In the past, we would have started this review by saying that only a masochist should buy a Dark Souls game. The original and its sequel are the most recent entries in a genre defined by its difficulty and depth. Dark Souls III doesn't abandon that hallmark difficulty at all but it is friendlier to newcomers provided they're willing to develop the skills required to achieve success in the game.
At its core, this is the same kind of Souls game we've seen before. You're an undead warrior questing through a shady world of darkness and magic, battling your way through Lords of Cinder and restoring them to their thrones. The story is completely secondary to the gameplay and the question of why you're fighting isn't much more than a passing notion. Dark Souls III is all about how you carry yourself in the world.
The notion of being newcomer-friendly is relative here since Dark Souls III's first level seems to be its toughest. But there's method to this madness since the devs at From Software know it's best to earn your spurs before being sent out into a treacherous world. As such, it's Dark Souls III's first level that teaches you everything from simple control layout to the finer points of combat. It's baptism by fire and it's a good idea because Dark Souls is about as far from a button-masher as you can get. The Souls games require you to be deliberate in almost anything you do and III teaches you that right off the bat. Combat should be approached more like individual fights in Street Fighter than the arcade-style kick-punching you might find in an X-men or TMNT game.
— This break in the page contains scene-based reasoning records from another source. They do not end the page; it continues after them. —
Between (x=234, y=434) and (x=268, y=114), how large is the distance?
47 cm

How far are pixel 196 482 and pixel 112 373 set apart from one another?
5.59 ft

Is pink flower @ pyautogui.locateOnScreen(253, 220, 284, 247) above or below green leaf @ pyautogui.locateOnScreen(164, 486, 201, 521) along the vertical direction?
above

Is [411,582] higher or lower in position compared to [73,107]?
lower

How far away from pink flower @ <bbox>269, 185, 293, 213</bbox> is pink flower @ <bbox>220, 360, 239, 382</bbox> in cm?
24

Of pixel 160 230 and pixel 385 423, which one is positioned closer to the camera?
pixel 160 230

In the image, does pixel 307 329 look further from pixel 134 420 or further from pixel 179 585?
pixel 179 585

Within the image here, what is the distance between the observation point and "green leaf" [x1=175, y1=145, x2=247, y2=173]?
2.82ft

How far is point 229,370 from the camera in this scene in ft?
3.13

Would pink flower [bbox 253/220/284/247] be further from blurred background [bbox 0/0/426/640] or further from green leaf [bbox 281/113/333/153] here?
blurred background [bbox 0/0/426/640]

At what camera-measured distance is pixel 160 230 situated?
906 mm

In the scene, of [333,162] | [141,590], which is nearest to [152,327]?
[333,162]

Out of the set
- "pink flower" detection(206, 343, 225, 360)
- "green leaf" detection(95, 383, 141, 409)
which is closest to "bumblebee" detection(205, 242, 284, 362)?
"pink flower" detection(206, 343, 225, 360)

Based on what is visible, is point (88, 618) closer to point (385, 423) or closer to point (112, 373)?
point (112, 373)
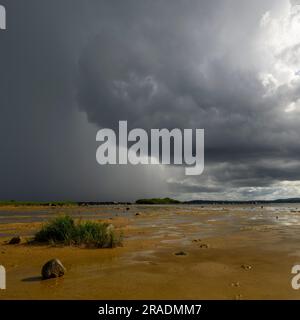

Resource management and technique are paramount and you won't escape the first area if you don't respect that. Exploration is similarly deliberate. Run around willy nilly and you're inviting death. Plan a course and execute and the treasures of the world will be yours.
Once you acclimate to the strategy, the game shines. Levels are huge but not sprawling, checkpoints abound and exploration is rewarded. Unlike previous games in the series, there was never a point we couldn't advance past if we were willing to be patient. Sure, sometimes frustrations rose so high that we needed a break but it never reached a level of wanting to break controllers. Instead, a bit of patience and summoning the skills we knew we had would lead to success and that success lead to bigger rewards and a truer sense of accomplishment that is rare in video games...and that's what kept us coming back for more punishment.
In a spring that has been unusually full of great gaming titles, Dark Souls III stands out in the cream of the crop. If an action RPG that provides a legitimate challenge sounds like your kind of of game, you won't find one better than this. Our only warning; turn up the brightness on your TV at the outset. They don't call it DARK Souls for nothing.